Spotify losses increase after pandemic spending splurge
More bad news for the world’s biggest streaming service. Spotify saw its financial losses dramatically increase over the last fiscal quarter due to a massive hiring spree over the pandemic. The news comes from a new report by The Financial Times, which claimed that Spotify’s fourth-quarter losses from 2021 were as high as €270million, which amounts to roughly $ 300 million.
Founder and chief executive officer Daniel Ek had previously admitted that Spotify’s approach to hiring during the pandemic was “too ambitious”. The streaming service saw record profits that were a direct result of users being in their homes during the lockdown.
During the same period that Spotify claimed to have lost €270million, the service added more than 200 million paid users. The number of people worldwide who pay for Spotify subscriptions has risen to nearly 500 million accounts. The Financial Times also reports that Spotify saw an increase in revenue in 2022, bringing their total worth to €3.2billion. In turn, the service increased its staff and, subsequently, increased its operating costs. However, no information on how Spotify was able to increase revenue while still feeling the need to cut operating costs has been released.
The financial news comes just a week after Spotify announced that it would be laying off six per cent of its workforce. Roughly 600 staff members at Spotify were informed that their positions would be terminated this week. Spotify is just the most recent among tech companies like Meta and Microsoft to cut staff at the start of 2023.

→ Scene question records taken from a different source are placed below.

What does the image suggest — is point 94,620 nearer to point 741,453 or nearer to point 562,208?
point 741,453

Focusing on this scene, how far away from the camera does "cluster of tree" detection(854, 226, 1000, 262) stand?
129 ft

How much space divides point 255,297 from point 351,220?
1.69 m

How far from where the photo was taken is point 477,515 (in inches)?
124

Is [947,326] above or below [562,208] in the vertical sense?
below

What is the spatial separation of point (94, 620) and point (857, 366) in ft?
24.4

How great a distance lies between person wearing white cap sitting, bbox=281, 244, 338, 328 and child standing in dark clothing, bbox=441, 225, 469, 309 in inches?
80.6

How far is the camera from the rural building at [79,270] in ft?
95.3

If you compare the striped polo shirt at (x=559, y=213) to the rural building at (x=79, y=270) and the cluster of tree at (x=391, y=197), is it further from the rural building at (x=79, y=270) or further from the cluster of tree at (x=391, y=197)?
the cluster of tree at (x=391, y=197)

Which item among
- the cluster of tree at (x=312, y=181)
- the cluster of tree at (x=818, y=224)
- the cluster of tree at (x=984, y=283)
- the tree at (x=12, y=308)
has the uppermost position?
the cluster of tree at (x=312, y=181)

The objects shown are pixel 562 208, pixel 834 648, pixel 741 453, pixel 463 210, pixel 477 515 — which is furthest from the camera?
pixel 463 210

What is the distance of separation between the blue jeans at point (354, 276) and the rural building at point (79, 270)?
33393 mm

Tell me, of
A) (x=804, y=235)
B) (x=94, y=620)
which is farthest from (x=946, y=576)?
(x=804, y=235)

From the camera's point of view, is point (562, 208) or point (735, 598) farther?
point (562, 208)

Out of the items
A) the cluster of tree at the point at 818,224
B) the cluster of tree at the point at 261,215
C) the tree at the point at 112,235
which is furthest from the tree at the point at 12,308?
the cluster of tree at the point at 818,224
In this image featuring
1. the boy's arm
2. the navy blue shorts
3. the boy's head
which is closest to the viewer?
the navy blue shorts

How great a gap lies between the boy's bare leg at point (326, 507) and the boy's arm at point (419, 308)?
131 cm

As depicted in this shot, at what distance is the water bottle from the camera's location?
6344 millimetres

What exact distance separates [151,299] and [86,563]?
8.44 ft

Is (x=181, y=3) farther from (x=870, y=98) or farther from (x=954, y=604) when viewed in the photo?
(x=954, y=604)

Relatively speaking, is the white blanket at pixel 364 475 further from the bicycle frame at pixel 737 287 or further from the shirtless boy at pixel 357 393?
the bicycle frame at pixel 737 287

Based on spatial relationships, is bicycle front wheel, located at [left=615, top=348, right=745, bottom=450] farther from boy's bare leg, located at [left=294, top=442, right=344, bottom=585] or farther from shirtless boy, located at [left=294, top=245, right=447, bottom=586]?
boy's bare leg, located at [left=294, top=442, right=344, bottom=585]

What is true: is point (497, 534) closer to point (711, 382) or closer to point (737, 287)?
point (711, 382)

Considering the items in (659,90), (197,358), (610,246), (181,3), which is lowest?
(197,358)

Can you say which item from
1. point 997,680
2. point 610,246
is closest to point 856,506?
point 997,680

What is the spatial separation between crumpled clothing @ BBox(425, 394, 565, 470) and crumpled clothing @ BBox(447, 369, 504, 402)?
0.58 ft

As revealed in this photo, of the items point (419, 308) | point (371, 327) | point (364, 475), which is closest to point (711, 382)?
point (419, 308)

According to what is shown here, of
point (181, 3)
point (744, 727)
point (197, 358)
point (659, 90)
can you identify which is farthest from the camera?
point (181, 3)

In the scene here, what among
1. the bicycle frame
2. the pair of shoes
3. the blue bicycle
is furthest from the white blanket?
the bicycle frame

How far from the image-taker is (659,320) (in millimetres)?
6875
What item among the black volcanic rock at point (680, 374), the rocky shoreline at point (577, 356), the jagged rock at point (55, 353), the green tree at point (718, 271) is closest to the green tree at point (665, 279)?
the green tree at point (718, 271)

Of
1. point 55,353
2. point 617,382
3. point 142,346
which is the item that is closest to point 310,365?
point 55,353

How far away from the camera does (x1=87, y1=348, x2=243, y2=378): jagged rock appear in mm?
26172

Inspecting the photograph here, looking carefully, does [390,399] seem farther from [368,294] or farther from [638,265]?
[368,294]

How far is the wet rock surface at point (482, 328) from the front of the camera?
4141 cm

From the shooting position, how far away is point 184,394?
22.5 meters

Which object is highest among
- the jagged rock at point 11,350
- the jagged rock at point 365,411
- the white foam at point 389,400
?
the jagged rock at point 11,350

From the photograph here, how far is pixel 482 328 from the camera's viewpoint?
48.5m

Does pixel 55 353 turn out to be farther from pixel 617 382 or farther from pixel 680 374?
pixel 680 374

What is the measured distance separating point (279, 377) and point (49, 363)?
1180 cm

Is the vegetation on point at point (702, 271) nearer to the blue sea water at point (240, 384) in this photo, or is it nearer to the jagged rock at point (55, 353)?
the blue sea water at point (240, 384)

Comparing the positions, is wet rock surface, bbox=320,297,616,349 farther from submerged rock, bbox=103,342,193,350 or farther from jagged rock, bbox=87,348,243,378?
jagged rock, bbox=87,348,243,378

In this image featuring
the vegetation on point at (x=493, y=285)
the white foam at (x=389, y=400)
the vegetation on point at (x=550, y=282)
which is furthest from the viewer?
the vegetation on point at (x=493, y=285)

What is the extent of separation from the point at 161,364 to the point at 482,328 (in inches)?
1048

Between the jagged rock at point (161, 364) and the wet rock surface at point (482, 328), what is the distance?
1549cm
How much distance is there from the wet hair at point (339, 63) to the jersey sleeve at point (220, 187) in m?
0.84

During a presentation to investors, Spotify claimed that the hiring increases “largely reflect various growth initiatives that were greenlit towards the end of 2021”. The service reported a loss of €430million in 2022 against €11.7billion in revenue.
Spotify is reportedly paying 70 per cent of its revenue to the owners of the music on the platform, but most of the money has yet to make its way to actual artists. Instead, record companies and publishers are seeing the majority of the revenue from the streaming service, with artists making approximately $.004 per stream as of 2022.
Spotify’s overall value is now estimated to be hovering around $19 billion. That’s more than enough to offset its losses in 2022, but the company’s stock is steadily dropping in value after Spotify invested heavily in original podcasting (including giving Joe Rogan a controversial platform) throughout the 2020s. The outlook for Spotify is uncertain, although it appears to be too big too fail, given its increasing popularity among average music fans.